Aux termes de l'article R. 661-1 du code de commerce 'les jugements et ordonnances rendus en matière de mandat ad hoc, de conciliation, de sauvegarde, de redressement judiciaire, de rétablissement professionnel et de liquidation judiciaire sont exécutoires de plein droit à titre provisoire. (..) Les dispositions des articles 514-1 et 514-2 du code de procédure civile ne sont pas applicables. Par dérogation aux dispositions de l'article 514-3 du code de procédure civile, le premier président de la cour d'appel, statuant en référé, ne peut arrêter l'exécution provisoire des décisions mentionnées aux deux premiers alinéas du présent article que lorsque les moyens à l'appui de l'appel paraissent sérieux. L'exécution provisoire des décisions prises sur le fondement de l'article L. 663-1-1 peut être arrêtée, en outre, lorsque l'exécution risque d'entraîner des conséquences manifestement excessives'.



En l'espèce :

- le premier juge a caractérisé de façon précise l'impossibilité de redressement, par un résultat déficitaire de la période d'observation, des prévisionnels peu fiables et très optimistes, des déficits anciens et pérennes, un montant du passif élevé (1 457 387 euros) ;

- le fait de procéder en deux temps (examen du plan, puis examen de la liquidation judiciaire) n'est pas interdit par la loi et n'est pas contraire aux intérêts du débiteur, les droits de la défense étant préservés, la société Pharmacie de l'hôtel de ville se voyant allouer un temps supplémentaire pour répondre à la requête en conversion ;

- aucune sanction n'est attachée au non-respect de la période d'observation, d'autant que cette prolongation n'est pas contraire aux intérêts de la débitrice.

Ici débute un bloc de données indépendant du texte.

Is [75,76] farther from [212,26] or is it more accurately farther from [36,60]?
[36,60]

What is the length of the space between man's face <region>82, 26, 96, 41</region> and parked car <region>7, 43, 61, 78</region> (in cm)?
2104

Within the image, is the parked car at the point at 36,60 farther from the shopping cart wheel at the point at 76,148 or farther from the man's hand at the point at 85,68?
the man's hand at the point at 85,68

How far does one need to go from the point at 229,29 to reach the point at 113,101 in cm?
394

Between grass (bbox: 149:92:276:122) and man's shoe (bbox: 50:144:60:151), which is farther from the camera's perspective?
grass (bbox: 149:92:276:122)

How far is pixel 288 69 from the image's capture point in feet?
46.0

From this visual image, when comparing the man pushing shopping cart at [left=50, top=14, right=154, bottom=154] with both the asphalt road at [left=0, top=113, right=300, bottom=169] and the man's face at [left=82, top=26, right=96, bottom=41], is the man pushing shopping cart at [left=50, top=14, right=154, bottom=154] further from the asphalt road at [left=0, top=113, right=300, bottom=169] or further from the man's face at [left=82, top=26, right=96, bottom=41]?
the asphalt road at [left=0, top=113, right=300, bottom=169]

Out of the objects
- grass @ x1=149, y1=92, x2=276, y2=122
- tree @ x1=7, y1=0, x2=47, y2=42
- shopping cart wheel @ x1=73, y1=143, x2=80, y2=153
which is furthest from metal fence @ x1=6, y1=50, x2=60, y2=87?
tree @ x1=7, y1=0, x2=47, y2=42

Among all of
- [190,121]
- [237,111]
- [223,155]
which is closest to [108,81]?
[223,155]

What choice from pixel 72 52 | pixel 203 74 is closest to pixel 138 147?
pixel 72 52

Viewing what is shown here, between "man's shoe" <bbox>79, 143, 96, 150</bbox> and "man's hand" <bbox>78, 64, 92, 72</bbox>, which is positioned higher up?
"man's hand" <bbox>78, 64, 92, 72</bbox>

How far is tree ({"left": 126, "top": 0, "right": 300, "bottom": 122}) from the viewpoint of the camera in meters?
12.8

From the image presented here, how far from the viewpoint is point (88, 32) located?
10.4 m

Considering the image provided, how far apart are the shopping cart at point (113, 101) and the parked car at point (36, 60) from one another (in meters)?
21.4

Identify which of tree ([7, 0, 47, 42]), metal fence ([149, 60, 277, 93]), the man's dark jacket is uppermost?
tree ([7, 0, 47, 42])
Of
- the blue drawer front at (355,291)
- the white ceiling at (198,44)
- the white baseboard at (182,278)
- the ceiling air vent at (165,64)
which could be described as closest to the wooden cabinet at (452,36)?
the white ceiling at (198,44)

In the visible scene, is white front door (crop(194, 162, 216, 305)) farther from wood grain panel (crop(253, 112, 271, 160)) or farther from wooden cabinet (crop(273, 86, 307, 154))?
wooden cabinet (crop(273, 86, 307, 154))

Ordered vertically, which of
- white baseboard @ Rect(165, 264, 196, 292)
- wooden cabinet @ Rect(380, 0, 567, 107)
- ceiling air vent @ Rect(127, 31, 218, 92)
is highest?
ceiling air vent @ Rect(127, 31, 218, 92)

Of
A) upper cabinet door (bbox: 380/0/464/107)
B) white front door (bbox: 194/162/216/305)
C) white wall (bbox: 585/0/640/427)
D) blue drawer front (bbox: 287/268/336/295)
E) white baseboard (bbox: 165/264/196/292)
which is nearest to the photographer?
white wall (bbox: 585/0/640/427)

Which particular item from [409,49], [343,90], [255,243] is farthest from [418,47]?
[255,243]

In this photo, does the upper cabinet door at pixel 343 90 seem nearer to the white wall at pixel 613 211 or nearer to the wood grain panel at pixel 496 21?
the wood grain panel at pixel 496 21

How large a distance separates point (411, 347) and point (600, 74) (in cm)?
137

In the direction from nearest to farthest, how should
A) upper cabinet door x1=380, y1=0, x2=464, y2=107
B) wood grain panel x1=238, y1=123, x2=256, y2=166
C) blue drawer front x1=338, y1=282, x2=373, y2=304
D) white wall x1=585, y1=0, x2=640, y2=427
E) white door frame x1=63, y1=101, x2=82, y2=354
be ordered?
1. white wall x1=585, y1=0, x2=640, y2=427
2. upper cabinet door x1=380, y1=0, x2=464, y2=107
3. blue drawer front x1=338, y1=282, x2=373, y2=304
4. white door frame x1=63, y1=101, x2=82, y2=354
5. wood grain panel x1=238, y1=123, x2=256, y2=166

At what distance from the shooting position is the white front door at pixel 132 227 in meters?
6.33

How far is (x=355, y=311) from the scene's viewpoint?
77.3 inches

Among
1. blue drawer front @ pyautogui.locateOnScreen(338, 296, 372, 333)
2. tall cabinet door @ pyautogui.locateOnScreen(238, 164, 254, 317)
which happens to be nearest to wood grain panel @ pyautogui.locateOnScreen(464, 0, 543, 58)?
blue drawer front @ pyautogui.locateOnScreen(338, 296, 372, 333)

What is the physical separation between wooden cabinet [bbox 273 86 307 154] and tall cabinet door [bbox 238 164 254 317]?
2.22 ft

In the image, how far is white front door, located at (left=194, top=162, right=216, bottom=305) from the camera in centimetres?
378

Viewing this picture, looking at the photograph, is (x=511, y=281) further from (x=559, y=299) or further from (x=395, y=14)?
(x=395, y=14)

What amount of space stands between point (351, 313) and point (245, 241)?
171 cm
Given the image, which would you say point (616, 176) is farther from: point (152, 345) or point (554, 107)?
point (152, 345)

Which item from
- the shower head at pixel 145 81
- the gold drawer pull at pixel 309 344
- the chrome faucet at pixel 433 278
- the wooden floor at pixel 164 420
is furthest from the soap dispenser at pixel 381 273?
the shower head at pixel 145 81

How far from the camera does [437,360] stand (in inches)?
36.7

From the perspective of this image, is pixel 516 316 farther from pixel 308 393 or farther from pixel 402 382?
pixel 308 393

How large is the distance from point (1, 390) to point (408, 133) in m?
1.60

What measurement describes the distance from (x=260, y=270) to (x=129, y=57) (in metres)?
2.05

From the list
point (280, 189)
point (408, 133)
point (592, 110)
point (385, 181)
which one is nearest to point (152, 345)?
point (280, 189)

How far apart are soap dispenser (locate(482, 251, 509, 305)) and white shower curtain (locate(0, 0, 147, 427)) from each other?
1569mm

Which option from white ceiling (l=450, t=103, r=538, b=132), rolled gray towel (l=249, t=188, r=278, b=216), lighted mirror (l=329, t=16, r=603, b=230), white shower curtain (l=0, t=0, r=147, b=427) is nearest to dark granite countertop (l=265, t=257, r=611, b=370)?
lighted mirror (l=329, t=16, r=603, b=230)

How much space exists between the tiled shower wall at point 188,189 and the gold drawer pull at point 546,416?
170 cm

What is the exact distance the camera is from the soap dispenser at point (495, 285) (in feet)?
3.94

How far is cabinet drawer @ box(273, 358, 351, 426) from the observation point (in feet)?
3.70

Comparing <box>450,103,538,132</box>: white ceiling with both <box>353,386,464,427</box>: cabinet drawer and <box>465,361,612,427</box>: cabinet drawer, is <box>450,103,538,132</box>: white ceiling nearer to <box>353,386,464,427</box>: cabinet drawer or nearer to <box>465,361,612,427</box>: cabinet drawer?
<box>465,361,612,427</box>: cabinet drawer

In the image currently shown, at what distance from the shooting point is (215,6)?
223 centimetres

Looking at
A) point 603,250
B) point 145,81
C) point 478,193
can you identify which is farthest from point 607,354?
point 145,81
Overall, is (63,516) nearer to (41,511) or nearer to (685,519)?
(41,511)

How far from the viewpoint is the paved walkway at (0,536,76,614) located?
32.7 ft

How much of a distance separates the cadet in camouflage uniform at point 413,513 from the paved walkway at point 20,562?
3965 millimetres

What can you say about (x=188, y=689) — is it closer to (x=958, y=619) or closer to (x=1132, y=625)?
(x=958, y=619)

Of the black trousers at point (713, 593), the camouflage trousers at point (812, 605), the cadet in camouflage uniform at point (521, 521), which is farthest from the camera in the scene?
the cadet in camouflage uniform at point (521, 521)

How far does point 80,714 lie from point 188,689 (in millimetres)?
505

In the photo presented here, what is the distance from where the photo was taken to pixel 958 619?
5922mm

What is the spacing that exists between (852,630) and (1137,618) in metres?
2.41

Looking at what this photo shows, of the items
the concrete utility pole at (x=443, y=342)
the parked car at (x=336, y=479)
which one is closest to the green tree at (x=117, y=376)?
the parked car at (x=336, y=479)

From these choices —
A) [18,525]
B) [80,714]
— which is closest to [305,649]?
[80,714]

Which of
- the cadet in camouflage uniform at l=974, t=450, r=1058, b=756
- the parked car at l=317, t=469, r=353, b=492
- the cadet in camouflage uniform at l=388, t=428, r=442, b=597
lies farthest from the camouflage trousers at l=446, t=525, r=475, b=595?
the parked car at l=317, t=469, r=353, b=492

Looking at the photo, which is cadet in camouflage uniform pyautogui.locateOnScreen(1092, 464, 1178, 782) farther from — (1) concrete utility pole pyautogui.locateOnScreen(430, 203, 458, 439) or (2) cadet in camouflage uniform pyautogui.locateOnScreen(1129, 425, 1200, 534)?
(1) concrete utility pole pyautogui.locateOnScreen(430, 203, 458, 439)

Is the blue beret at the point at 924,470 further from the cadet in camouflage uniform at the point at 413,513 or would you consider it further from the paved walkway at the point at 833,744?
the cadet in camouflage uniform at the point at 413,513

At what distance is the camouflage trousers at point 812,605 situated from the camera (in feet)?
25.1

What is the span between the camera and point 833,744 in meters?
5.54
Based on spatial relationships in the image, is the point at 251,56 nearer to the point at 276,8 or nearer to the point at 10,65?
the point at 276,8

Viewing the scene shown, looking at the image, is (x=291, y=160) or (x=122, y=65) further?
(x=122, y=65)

Ces moyens ne sont donc pas suffisamment sérieux pour pouvoir entraîner la réformation de la décision attaquée.



En revanche, concernant l'audition du juge commissaire intervenant après celle des parties, il sera relevé que :

- le juge commissaire est un organe de la procédure et à ce titre, le tribunal ne peut statuer, en vertu de l'article R. 662-12 du code de commerce, sans son rapport, écrit ou oral ;

- avant le 01/07/2014, le juge commissaire ne pouvait prendre position dans son rapport, se devant d'être impartial, et il siégeait dans la formation du tribunal ; mais depuis l'ordonnance du 12/03/2014, il lui est interdit désormais de le faire, ce qui lui ouvre la possibilité de donner un véritable avis sur l'issue de la procédure ;

- ce rapport peut être oral, et donc connu seulement à l'audience et le juge commissaire, de par sa connaissance du déroulement de la procédure, peut désormais, au lieu de se contenter d'un pur rapport factuel, donner sa vision de la solution à rechercher ;

- son avis est ainsi susceptible d'être pris en considération par la formation de jugement, et d'avoir une influence sur la décision ;

- en conséquence, pour respecter le principe de la contradiction, le juge commissaire doit nécessairement être entendu avant les parties ou en tout état de cause, celles-ci doivent être mises en mesure d'y répondre, soit oralement à l'audience, soit par l'autorisation d'une note en délibéré.



En l'occurrence, il est constant que les parties n'ont pu reprendre la parole après le rapport oral du juge commissaire et que la débitrice n'a pas été autorisée à produire une note en délibéré en réponse à l'avis du juge commissaire.



Le jugement est ainsi susceptible d'être annulé.



En conséquence, la requérante justifie d'un moyen sérieux à l'appui de son appel, qui conduit à faire droit à sa demande d'arrêt d'exécution provisoire du jugement critiqué.



PAR CES MOTIFS :



Nous, Olivier Callec, conseiller délégué par le premier président, statuant en référé, publiquement, par ordonnance réputée contradictoire, mise à disposition au greffe :



Arrêtons l'exécution provisoire attachée au jugement du 03/10/2023 du tribunal de commerce de Romans-sur-Isère ;



Disons en conséquence que la période d'observation est prolongée jusqu'à l'arrêt de la cour d'appel statuant au fond ;



Disons que les dépens seront employés en frais privilégiés de procédure collective.